<that would imply a primary course of comparative-historical linguistics, not studied in India at all>

Comparative-historical linguistics of IE or Dravidian or any other? 

'Not studied' means .not researched' / 'contributions are not made to'/ 'no original research done' ?

or

Not taught as a course in the universities?

In either sense the impression is a mistaken one:

Comparative historical linguistics is taught rigorously in huge amounts in all the linguistics courses in all the Indian Universities. I studied it at Osmania University, Hyderabad and at the University of Hyderabad. IE part with Prof. H S Ananthanarayana, Dravidian part with Prof. B. Ramakrishna Reddy. and at University of Hyderabad I studied the Dravidian side with Prof. P. Ramanarasimham.

Coming to research and contributions: It is well known that significant contributions to Dravidian family side of comparative-historical linguistics were made by many Indian scholars like Prof. Bh Krishnamurti. 

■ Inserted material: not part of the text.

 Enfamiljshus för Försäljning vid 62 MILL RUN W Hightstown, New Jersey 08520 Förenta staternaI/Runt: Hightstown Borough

Those who in India apprehend that IE historical linguistics is responsible for AIT theory, may not be from the academics of linguistics. My teachers always asked us to be cautious about drawing hasty physical anthropological or archaeological correlations to what they taught us in the historical linguistics course. Prof. Ramakrishna Reddy even told me that quite often, such correlations may not exist too. My IE course teacher used to say that it is not the job of a historical linguist to explain the wide geographical distribution of languages of a family.